Passage to read:
>>>

If you have a right, you can do something. You don't have to, you can. You have the liberty to use it, or not. If you are entitled to an ice cream, you can have an ice cream, but you don’t have to. And you don't need other people's permission.
If you have a right, you can do something. Doing it can also include thinking, saying, getting, or keeping something. You can hopscotch, think ghosts exist, say it stinks here, get a glass of water, and keep your own hair.
A right always involves another. If you are the only one in the world, your rights have no meaning. You may well find that you are the only earthling who has the right to free speech. But there is no one who can listen to you, and there is no one who can possibly silence you. Your right to free speech doesn't matter if no one else is there.
The other person has an duty to you, if you have a right. That duty may consist of the other doing something, or not doing something. They may have an duty to give you a glass of water, or to stay away from your hair.
Thus, one's right creates another's duty. But it does not apply the other way around: a person's duty does not automatically create another's right. You may feel obligated to greet the people in the elevator when you enter it, but no one has a right to be greeted.

<<<

Stored rows:
>>>

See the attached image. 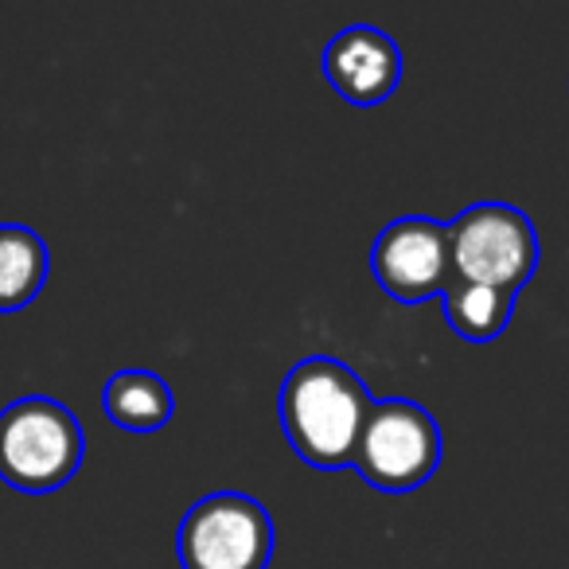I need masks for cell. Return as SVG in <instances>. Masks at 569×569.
Masks as SVG:
<instances>
[{"mask_svg":"<svg viewBox=\"0 0 569 569\" xmlns=\"http://www.w3.org/2000/svg\"><path fill=\"white\" fill-rule=\"evenodd\" d=\"M281 429L293 452L320 472H343L375 410L371 390L332 356L301 359L281 382Z\"/></svg>","mask_w":569,"mask_h":569,"instance_id":"obj_1","label":"cell"},{"mask_svg":"<svg viewBox=\"0 0 569 569\" xmlns=\"http://www.w3.org/2000/svg\"><path fill=\"white\" fill-rule=\"evenodd\" d=\"M48 242L32 227L0 222V317L20 312L40 297L48 281Z\"/></svg>","mask_w":569,"mask_h":569,"instance_id":"obj_8","label":"cell"},{"mask_svg":"<svg viewBox=\"0 0 569 569\" xmlns=\"http://www.w3.org/2000/svg\"><path fill=\"white\" fill-rule=\"evenodd\" d=\"M371 269L382 293L402 305H421L441 297L452 281L449 227L426 214H402L387 222L375 238Z\"/></svg>","mask_w":569,"mask_h":569,"instance_id":"obj_6","label":"cell"},{"mask_svg":"<svg viewBox=\"0 0 569 569\" xmlns=\"http://www.w3.org/2000/svg\"><path fill=\"white\" fill-rule=\"evenodd\" d=\"M452 277L519 297L538 269V234L511 203H472L449 222Z\"/></svg>","mask_w":569,"mask_h":569,"instance_id":"obj_3","label":"cell"},{"mask_svg":"<svg viewBox=\"0 0 569 569\" xmlns=\"http://www.w3.org/2000/svg\"><path fill=\"white\" fill-rule=\"evenodd\" d=\"M183 569H266L273 558V519L242 491L199 499L176 535Z\"/></svg>","mask_w":569,"mask_h":569,"instance_id":"obj_5","label":"cell"},{"mask_svg":"<svg viewBox=\"0 0 569 569\" xmlns=\"http://www.w3.org/2000/svg\"><path fill=\"white\" fill-rule=\"evenodd\" d=\"M441 301H445V320H449V328L468 343L496 340L515 312V293L491 289V284L457 281V277L449 281Z\"/></svg>","mask_w":569,"mask_h":569,"instance_id":"obj_10","label":"cell"},{"mask_svg":"<svg viewBox=\"0 0 569 569\" xmlns=\"http://www.w3.org/2000/svg\"><path fill=\"white\" fill-rule=\"evenodd\" d=\"M441 465V426L410 398L375 402L356 445V468L379 491H413Z\"/></svg>","mask_w":569,"mask_h":569,"instance_id":"obj_4","label":"cell"},{"mask_svg":"<svg viewBox=\"0 0 569 569\" xmlns=\"http://www.w3.org/2000/svg\"><path fill=\"white\" fill-rule=\"evenodd\" d=\"M325 79L336 94L351 106H379L402 82V56L387 32L371 24H351L332 36V43L320 56Z\"/></svg>","mask_w":569,"mask_h":569,"instance_id":"obj_7","label":"cell"},{"mask_svg":"<svg viewBox=\"0 0 569 569\" xmlns=\"http://www.w3.org/2000/svg\"><path fill=\"white\" fill-rule=\"evenodd\" d=\"M87 452L82 426L63 402L43 395L0 410V480L28 496L59 491L74 480Z\"/></svg>","mask_w":569,"mask_h":569,"instance_id":"obj_2","label":"cell"},{"mask_svg":"<svg viewBox=\"0 0 569 569\" xmlns=\"http://www.w3.org/2000/svg\"><path fill=\"white\" fill-rule=\"evenodd\" d=\"M102 410L126 433H157L172 421L176 398L152 371H118L102 390Z\"/></svg>","mask_w":569,"mask_h":569,"instance_id":"obj_9","label":"cell"}]
</instances>
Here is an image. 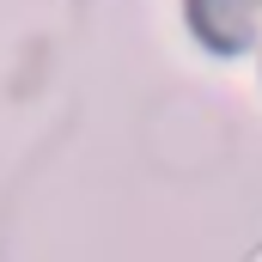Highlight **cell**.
I'll list each match as a JSON object with an SVG mask.
<instances>
[{"mask_svg": "<svg viewBox=\"0 0 262 262\" xmlns=\"http://www.w3.org/2000/svg\"><path fill=\"white\" fill-rule=\"evenodd\" d=\"M189 25H195V37L207 49L232 55V49H244V43L256 37L262 0H189Z\"/></svg>", "mask_w": 262, "mask_h": 262, "instance_id": "obj_1", "label": "cell"}]
</instances>
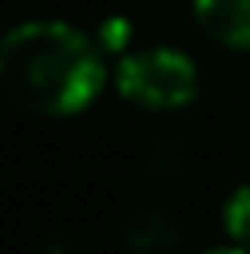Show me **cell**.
<instances>
[{"label":"cell","mask_w":250,"mask_h":254,"mask_svg":"<svg viewBox=\"0 0 250 254\" xmlns=\"http://www.w3.org/2000/svg\"><path fill=\"white\" fill-rule=\"evenodd\" d=\"M103 48L70 22H19L0 37V89L48 118L85 111L103 89Z\"/></svg>","instance_id":"1"},{"label":"cell","mask_w":250,"mask_h":254,"mask_svg":"<svg viewBox=\"0 0 250 254\" xmlns=\"http://www.w3.org/2000/svg\"><path fill=\"white\" fill-rule=\"evenodd\" d=\"M125 247H129V254H173L180 247V229L173 217L158 214V210H148V214L129 221Z\"/></svg>","instance_id":"4"},{"label":"cell","mask_w":250,"mask_h":254,"mask_svg":"<svg viewBox=\"0 0 250 254\" xmlns=\"http://www.w3.org/2000/svg\"><path fill=\"white\" fill-rule=\"evenodd\" d=\"M206 254H247V251H239V247H217V251H206Z\"/></svg>","instance_id":"6"},{"label":"cell","mask_w":250,"mask_h":254,"mask_svg":"<svg viewBox=\"0 0 250 254\" xmlns=\"http://www.w3.org/2000/svg\"><path fill=\"white\" fill-rule=\"evenodd\" d=\"M225 232L232 240V247L250 254V185L236 188L225 203Z\"/></svg>","instance_id":"5"},{"label":"cell","mask_w":250,"mask_h":254,"mask_svg":"<svg viewBox=\"0 0 250 254\" xmlns=\"http://www.w3.org/2000/svg\"><path fill=\"white\" fill-rule=\"evenodd\" d=\"M114 85L136 107L180 111L199 96V70L180 48L151 45L118 59Z\"/></svg>","instance_id":"2"},{"label":"cell","mask_w":250,"mask_h":254,"mask_svg":"<svg viewBox=\"0 0 250 254\" xmlns=\"http://www.w3.org/2000/svg\"><path fill=\"white\" fill-rule=\"evenodd\" d=\"M192 7L217 45L250 48V0H192Z\"/></svg>","instance_id":"3"}]
</instances>
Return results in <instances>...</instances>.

<<<

Written instruction A: In the passage on rights and duties, what does one person's right create for another?
Written instruction B: Swap "ice cream" for "orange" in the passage on rights and duties, and write out the part from "If you have a right, you can do something. You" up to and including "else is there.".
Written instruction C: Carry on the passage about rights and duties from its last sentence.

Exercise result A: It creates a duty for the other person.

Exercise result B:
If you have a right, you can do something. You don't have to, you can. You have the liberty to use it, or not. If you are entitled to an orange, you can have an orange, but you don’t have to. And you don't need other people's permission.
If you have a right, you can do something. Doing it can also include thinking, saying, getting, or keeping something. You can hopscotch, think ghosts exist, say it stinks here, get a glass of water, and keep your own hair.
A right always involves another. If you are the only one in the world, your rights have no meaning. You may well find that you are the only earthling who has the right to free speech. But there is no one who can listen to you, and there is no one who can possibly silence you. Your right to free speech doesn't matter if no one else is there.

Exercise result C:
But where do your rights come from? That is what we will look into now.
Rights in prehistoric times
Jean-Jacques Rousseau (1712-1778) did not know much about hunter-gatherers in his time, but he did speculate about man in the state of nature.
Rousseau's peaceful man of nature has simple virtues, he has simple needs that he manages to satisfy without significant difficulty. There is no such thing as scarcity. He doesn't think much about the future, because he doesn't have any major worries. Possession doesn't mean much to him, because there is no scarcity. He knows compassion, because he is empathetic enough to recognise other people's suffering and is willing to help.
His desires never extend beyond his physical wants; he knows no goods but food, a female, and rest; he fears no evil but pain, and hunger; I say pain, and not death; for no animal, merely as such, will ever know what it is to die.
— Jean-Jacques Rousseau, Discours sur l'origine et les fondements de l'inégalité parmi les hommes (1754)
Man was doing so well in the state of nature, Rousseau argued, that at some point overpopulation began. Then the misery began, because then came scarcity. Man had to learn to anticipate, to innovate, and he started growing and processing his own food. With scarcity came ownership of land, because why work the land for food if you weren't sure you could reap the benefits yourself? With the ownership of land came agreements, laws and regulations and a higher authority that watched over the rules. People worked together, there was division of labour, there were conflicts, and man discovered the art of deception and trickery. The original peaceful way of life and the independence of man was a thing of the past.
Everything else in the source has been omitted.